An excerpt from a dataset:
** begin **

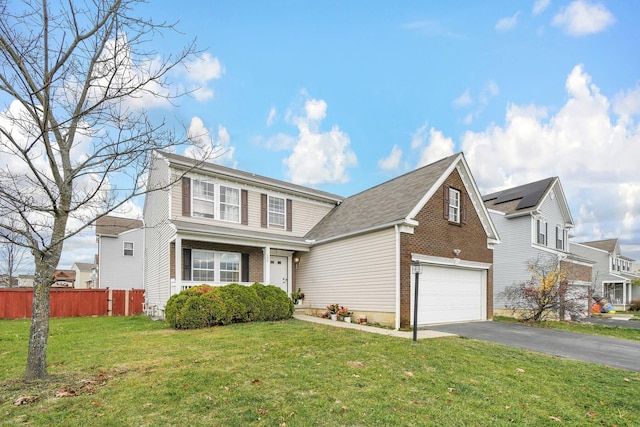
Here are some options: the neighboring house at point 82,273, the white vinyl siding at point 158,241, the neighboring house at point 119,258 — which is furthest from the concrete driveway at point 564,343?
the neighboring house at point 82,273

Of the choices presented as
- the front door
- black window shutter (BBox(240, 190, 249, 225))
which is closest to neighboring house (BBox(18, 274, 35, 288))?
black window shutter (BBox(240, 190, 249, 225))

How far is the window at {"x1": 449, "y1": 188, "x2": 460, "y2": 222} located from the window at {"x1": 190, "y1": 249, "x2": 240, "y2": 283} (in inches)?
361

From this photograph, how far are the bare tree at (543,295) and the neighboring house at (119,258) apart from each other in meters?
24.8

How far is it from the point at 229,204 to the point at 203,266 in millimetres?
2960

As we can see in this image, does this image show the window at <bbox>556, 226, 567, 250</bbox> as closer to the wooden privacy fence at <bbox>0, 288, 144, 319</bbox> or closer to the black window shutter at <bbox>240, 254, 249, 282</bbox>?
the black window shutter at <bbox>240, 254, 249, 282</bbox>

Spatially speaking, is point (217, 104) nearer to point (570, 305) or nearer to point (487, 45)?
point (487, 45)

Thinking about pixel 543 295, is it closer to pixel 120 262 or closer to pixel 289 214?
pixel 289 214

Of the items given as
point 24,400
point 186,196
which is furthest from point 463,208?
point 24,400

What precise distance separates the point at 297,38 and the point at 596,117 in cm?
1382

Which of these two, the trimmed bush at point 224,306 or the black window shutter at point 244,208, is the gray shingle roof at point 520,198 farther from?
the trimmed bush at point 224,306

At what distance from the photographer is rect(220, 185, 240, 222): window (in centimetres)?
1568

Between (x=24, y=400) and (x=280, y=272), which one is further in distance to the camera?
(x=280, y=272)

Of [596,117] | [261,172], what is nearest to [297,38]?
[261,172]

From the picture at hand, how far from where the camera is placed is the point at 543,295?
51.4 feet
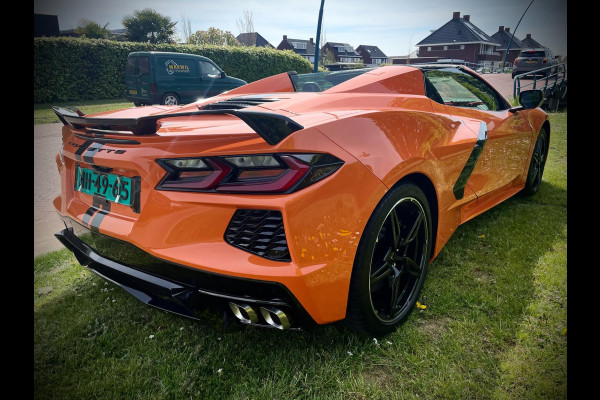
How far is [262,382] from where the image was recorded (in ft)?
5.22

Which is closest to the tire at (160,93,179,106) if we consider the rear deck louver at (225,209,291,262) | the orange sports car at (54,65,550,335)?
the orange sports car at (54,65,550,335)

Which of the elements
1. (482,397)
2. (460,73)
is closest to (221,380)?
(482,397)

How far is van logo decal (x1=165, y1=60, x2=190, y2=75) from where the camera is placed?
11.5 metres

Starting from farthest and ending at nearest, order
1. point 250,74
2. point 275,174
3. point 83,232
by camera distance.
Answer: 1. point 250,74
2. point 83,232
3. point 275,174

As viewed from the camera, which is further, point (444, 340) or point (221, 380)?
point (444, 340)

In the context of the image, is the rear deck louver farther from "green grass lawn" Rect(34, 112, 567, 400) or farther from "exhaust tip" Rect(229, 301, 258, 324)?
"green grass lawn" Rect(34, 112, 567, 400)

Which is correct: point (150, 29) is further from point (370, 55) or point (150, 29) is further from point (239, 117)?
point (370, 55)

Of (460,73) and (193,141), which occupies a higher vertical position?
(460,73)

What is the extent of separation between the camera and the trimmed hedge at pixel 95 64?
45.4 feet

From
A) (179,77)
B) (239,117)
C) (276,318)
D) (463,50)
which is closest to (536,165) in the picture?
(276,318)

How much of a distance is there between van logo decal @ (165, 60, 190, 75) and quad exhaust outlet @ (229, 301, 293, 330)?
11.6 meters

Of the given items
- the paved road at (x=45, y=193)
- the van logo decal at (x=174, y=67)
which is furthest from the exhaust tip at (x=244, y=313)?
the van logo decal at (x=174, y=67)
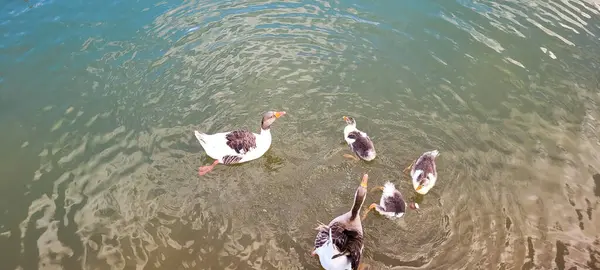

** end **

» **WHAT YOU WILL DO**: Reproduce all of the records above word for word, leaving out the pictures.

» **RESULT OF THE TASK**:
Here are some options: the neighboring house at point 82,273, the white vinyl siding at point 158,241, the neighboring house at point 119,258 — which is furthest from the concrete driveway at point 564,343?
the neighboring house at point 82,273

Of the choices presented as
- the front door
- black window shutter (BBox(240, 190, 249, 225))
which is closest to neighboring house (BBox(18, 274, 35, 288))?
black window shutter (BBox(240, 190, 249, 225))

How far is the window at {"x1": 449, "y1": 188, "x2": 460, "y2": 222} located from the window at {"x1": 190, "y1": 249, "x2": 240, "y2": 283} (in inches)?
361

From this photograph, how far are the bare tree at (543,295) and the neighboring house at (119,258) apart from each other in meters?
24.8

How far is it from the point at 229,204 to the point at 203,266 in millimetres?
2960

As we can see in this image, does this image show the window at <bbox>556, 226, 567, 250</bbox> as closer to the wooden privacy fence at <bbox>0, 288, 144, 319</bbox> or closer to the black window shutter at <bbox>240, 254, 249, 282</bbox>?
the black window shutter at <bbox>240, 254, 249, 282</bbox>

Spatially speaking, is point (217, 104) nearer to point (570, 305) or nearer to point (487, 45)?
point (487, 45)

Thinking about pixel 543 295, is it closer to pixel 120 262 or closer to pixel 289 214?
pixel 289 214

Of the items given as
point 24,400
point 186,196
which is furthest from point 463,208?
point 24,400

What precise distance separates the point at 297,38 and the point at 596,117 in cm?
1382

Which of these two, the trimmed bush at point 224,306 or the black window shutter at point 244,208, is the gray shingle roof at point 520,198 farther from?
the trimmed bush at point 224,306

At what distance from the photographer is rect(220, 185, 240, 222): window (in centimetres)?
1568

Between (x=24, y=400) and (x=280, y=272), which one is further in distance to the camera?
(x=280, y=272)

Of [596,117] | [261,172], what is nearest to [297,38]?
[261,172]

From the picture at hand, how far from where the camera is placed is the point at 543,295?
51.4 feet
How far is [262,382] from where the image was recorded (in ft)?
5.22

Which is closest to the tire at (160,93,179,106) if we consider the rear deck louver at (225,209,291,262) | the orange sports car at (54,65,550,335)?
the orange sports car at (54,65,550,335)

Which of the elements
1. (482,397)
2. (460,73)
is closest to (221,380)?
(482,397)

How far is van logo decal (x1=165, y1=60, x2=190, y2=75) from where the camera is placed?
11.5 metres

Starting from farthest and ending at nearest, order
1. point 250,74
2. point 275,174
3. point 83,232
by camera distance.
Answer: 1. point 250,74
2. point 83,232
3. point 275,174

As viewed from the camera, which is further, point (444, 340) or point (221, 380)?
point (444, 340)

In the context of the image, is the rear deck louver farther from "green grass lawn" Rect(34, 112, 567, 400) or farther from "exhaust tip" Rect(229, 301, 258, 324)?
"green grass lawn" Rect(34, 112, 567, 400)

Which is correct: point (150, 29) is further from point (370, 55) or point (150, 29) is further from point (239, 117)?
point (370, 55)

Of (460,73) and (193,141), which occupies a higher vertical position?
(460,73)

What is the extent of separation between the camera and the trimmed hedge at pixel 95 64?
45.4 feet

From
A) (179,77)
B) (239,117)
C) (276,318)
D) (463,50)
which is closest to (536,165) in the picture?
(276,318)

How much of a distance is there between van logo decal @ (165, 60, 190, 75) and quad exhaust outlet @ (229, 301, 293, 330)?
11.6 meters

Of the given items
- the paved road at (x=45, y=193)
- the van logo decal at (x=174, y=67)
which is furthest from the exhaust tip at (x=244, y=313)?
the van logo decal at (x=174, y=67)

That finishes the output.